What you see in 3-D, when you put on the headset, are recognisable images of the Toronto cityscape, but re-imagined, as if some catastrophe had obliterated all of today's citizens and their accoutrements. All that's left of Toronto is the ruined buildings, like some prehistoric Inca palace rediscovered by archaeologists, wild plants growing out of the cracks, with pools of water inhabited by turtles in the subway stations. The city is silent except for bird calls and the chirp of crickets. There's a canoe lying by the subway tunnel and a tent made from animal skins. A girl dressed in white is digging something out of a hole. Crows hop around on the stones. You see the moon rise and the stars coming out. The other sounds you hear through the headset are the voices of Anishinaabe speakers intoning prayers to Mother Earth in their own language, as these images appear. Suddenly you are surrounded by stars, the Milky Way seen in all its splendour above the ruins of the city, unpolluted by man-made lights. The stars swirl around you. (This bit was so powerful that I felt I should have been given a rail to hang onto; I was quite unbalanced by it!) As the dawn comes, you find yourself on the roof of a skyscraper above the ruins of Nathan Phillips Square in the open air. If you step forward you can peer down to ground level, over a low ledge. It gives you vertigo, but it is all strangely beautiful, and peaceful.

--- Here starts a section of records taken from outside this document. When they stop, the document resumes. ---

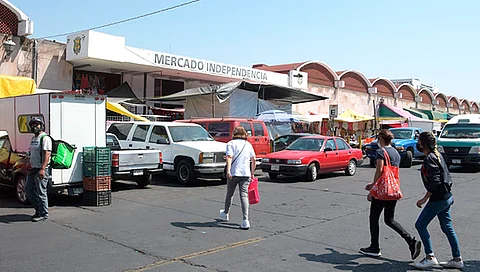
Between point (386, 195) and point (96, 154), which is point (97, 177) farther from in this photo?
point (386, 195)

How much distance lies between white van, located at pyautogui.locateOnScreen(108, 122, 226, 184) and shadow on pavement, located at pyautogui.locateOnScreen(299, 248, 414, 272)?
7.19 meters

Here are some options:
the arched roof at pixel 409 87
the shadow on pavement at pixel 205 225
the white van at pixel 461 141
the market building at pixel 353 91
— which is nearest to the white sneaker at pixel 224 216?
the shadow on pavement at pixel 205 225

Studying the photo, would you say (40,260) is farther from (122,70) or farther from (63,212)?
(122,70)

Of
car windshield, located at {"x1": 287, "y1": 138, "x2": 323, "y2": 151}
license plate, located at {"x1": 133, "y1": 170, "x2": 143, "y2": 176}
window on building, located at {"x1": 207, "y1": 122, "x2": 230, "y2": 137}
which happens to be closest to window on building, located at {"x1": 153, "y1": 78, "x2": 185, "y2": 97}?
window on building, located at {"x1": 207, "y1": 122, "x2": 230, "y2": 137}

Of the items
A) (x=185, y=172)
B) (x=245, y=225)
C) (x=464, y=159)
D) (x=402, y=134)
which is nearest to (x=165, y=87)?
(x=402, y=134)

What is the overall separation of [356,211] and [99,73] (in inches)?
681

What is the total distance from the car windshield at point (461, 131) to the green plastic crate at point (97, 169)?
50.3 feet

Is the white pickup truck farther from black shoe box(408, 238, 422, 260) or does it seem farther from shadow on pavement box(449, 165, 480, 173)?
shadow on pavement box(449, 165, 480, 173)

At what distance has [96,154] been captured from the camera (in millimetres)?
9875

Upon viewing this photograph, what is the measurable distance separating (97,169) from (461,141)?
49.0 feet

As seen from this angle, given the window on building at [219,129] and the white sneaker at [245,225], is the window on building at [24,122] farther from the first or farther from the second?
the window on building at [219,129]

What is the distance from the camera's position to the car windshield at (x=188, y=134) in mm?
14297

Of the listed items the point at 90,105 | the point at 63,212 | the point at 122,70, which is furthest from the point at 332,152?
the point at 122,70

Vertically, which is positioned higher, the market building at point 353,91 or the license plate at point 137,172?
the market building at point 353,91
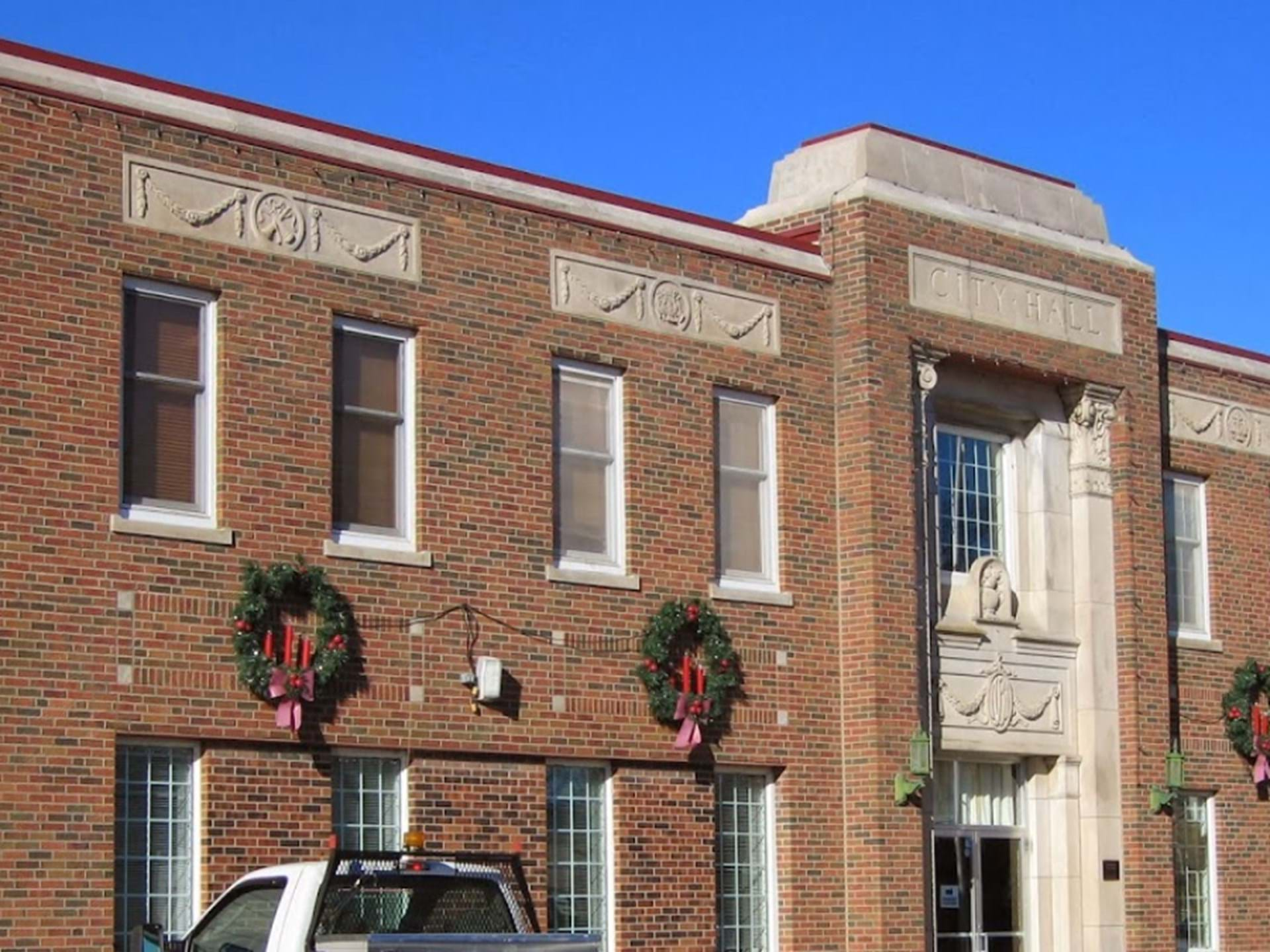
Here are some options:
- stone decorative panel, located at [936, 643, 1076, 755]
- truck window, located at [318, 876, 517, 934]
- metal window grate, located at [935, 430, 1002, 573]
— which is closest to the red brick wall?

Do I need to spell out the implications of this artwork? Perhaps there's an element of wishful thinking in this dream of a future Canada in which the native peoples are the only survivors, the only ones who would have managed to cope with an apocalypse and start over, in a way that's primitive but at least in tune with nature. When I described the VR film to Chris (who wasn't there to watch it) he was reminded of Edwin Muir's visionary poem about The Horses:
Barely a twelvemonth after
The seven days war that put the world to sleep,
Late in the evening the strange horses came...from "some wilderness of the broken world".
And I have been thinking of Wagner's opera Götterdämmerung, an invented word meaning: der Untergang der Götter vor Anbruch eines neuen Zeitalters = the downfall of the Gods before the advent of a new age.